▸ **Task to carry out**:
Swap "coat sleeve" for "jacket sleeve" in the listing from the line with "In the scene, does" to the line with "1293 millimetres", both included. Give back only those lines, with nothing else altered.

▸ **Material for this exercise**:
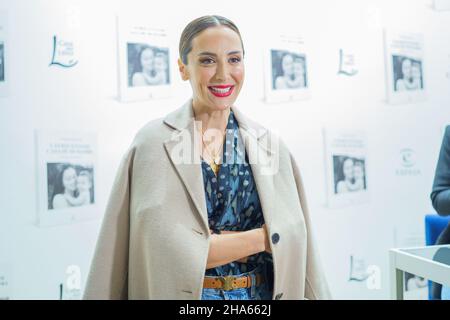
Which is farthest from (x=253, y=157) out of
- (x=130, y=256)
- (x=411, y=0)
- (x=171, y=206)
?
(x=411, y=0)

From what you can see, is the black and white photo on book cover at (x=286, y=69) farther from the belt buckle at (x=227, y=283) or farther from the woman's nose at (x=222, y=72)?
the belt buckle at (x=227, y=283)

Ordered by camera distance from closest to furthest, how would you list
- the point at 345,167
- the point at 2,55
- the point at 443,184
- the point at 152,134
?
the point at 152,134, the point at 2,55, the point at 443,184, the point at 345,167

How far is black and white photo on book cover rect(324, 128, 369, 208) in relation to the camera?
319 cm

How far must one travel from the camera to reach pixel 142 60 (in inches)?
105

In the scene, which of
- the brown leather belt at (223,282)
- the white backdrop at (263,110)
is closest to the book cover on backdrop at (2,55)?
the white backdrop at (263,110)

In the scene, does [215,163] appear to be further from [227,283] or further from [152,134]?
[227,283]

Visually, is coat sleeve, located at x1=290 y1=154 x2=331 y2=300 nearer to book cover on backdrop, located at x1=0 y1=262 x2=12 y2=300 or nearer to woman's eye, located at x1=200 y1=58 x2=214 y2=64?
woman's eye, located at x1=200 y1=58 x2=214 y2=64

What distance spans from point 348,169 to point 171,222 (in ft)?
6.06

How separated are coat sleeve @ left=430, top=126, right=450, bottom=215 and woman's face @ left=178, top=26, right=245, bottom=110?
1293 millimetres

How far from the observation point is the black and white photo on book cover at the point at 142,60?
2.61 m

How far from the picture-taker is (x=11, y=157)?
7.79 feet

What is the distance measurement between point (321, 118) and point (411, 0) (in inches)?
39.2

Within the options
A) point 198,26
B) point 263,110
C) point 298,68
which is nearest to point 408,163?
point 298,68

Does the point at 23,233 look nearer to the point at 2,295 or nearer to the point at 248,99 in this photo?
the point at 2,295
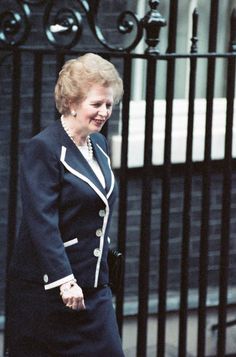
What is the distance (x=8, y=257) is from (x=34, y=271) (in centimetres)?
83

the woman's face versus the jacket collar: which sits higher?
the woman's face

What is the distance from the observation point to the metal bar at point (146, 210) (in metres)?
5.71

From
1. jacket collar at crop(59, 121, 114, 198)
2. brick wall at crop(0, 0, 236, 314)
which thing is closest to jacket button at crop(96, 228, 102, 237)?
jacket collar at crop(59, 121, 114, 198)

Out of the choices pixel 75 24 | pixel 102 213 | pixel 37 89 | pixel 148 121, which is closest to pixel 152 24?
pixel 75 24

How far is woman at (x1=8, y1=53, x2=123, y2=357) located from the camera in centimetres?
489

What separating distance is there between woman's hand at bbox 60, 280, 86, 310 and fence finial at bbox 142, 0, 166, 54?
1.27 metres

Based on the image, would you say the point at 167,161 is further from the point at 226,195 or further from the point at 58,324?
the point at 58,324

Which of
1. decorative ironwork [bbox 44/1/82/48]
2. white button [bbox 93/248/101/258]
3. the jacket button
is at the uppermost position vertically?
decorative ironwork [bbox 44/1/82/48]

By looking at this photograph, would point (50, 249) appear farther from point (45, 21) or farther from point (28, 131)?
point (28, 131)

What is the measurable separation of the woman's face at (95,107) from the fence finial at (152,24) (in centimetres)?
73

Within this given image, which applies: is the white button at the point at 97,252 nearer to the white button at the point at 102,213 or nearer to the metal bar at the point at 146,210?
the white button at the point at 102,213

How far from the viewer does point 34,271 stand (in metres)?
5.06

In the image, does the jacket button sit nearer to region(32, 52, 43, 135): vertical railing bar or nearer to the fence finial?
region(32, 52, 43, 135): vertical railing bar

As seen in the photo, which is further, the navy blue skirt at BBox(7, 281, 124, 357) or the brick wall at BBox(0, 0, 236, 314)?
the brick wall at BBox(0, 0, 236, 314)
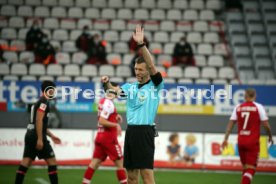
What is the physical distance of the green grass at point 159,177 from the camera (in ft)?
41.2

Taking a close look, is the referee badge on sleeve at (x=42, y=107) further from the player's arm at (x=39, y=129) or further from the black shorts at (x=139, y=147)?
the black shorts at (x=139, y=147)

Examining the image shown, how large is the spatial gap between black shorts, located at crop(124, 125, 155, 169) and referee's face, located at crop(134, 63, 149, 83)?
1.98ft

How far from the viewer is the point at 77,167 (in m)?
15.6

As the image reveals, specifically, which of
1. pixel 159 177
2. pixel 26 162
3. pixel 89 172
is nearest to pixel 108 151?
pixel 89 172

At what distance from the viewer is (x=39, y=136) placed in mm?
9492

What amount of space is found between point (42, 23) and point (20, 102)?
5.15 metres

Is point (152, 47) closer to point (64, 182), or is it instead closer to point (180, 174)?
point (180, 174)

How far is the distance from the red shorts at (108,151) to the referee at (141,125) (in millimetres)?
3339

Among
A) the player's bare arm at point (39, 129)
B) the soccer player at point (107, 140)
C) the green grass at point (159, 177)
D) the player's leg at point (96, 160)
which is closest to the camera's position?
the player's bare arm at point (39, 129)

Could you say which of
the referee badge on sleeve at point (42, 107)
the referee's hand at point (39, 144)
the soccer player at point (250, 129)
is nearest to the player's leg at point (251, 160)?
the soccer player at point (250, 129)

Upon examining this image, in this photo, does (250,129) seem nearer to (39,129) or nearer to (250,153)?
(250,153)

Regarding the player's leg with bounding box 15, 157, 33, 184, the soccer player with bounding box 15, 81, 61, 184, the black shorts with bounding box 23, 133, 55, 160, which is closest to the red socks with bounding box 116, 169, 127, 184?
the soccer player with bounding box 15, 81, 61, 184

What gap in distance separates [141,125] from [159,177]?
6699mm

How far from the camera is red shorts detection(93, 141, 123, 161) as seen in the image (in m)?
10.7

▸ **Completed exercise**:
In the scene, does [215,163] appear to be further from [227,283] or further from [152,134]?
[227,283]

Visually, is jacket sleeve, located at x1=290 y1=154 x2=331 y2=300 nearer to book cover on backdrop, located at x1=0 y1=262 x2=12 y2=300 or nearer to woman's eye, located at x1=200 y1=58 x2=214 y2=64?
woman's eye, located at x1=200 y1=58 x2=214 y2=64

What distance spans from point 348,169 to point 171,222 (in ft)?
6.06

How separated are jacket sleeve @ left=430, top=126, right=450, bottom=215 and woman's face @ left=178, top=26, right=245, bottom=110?
1293 millimetres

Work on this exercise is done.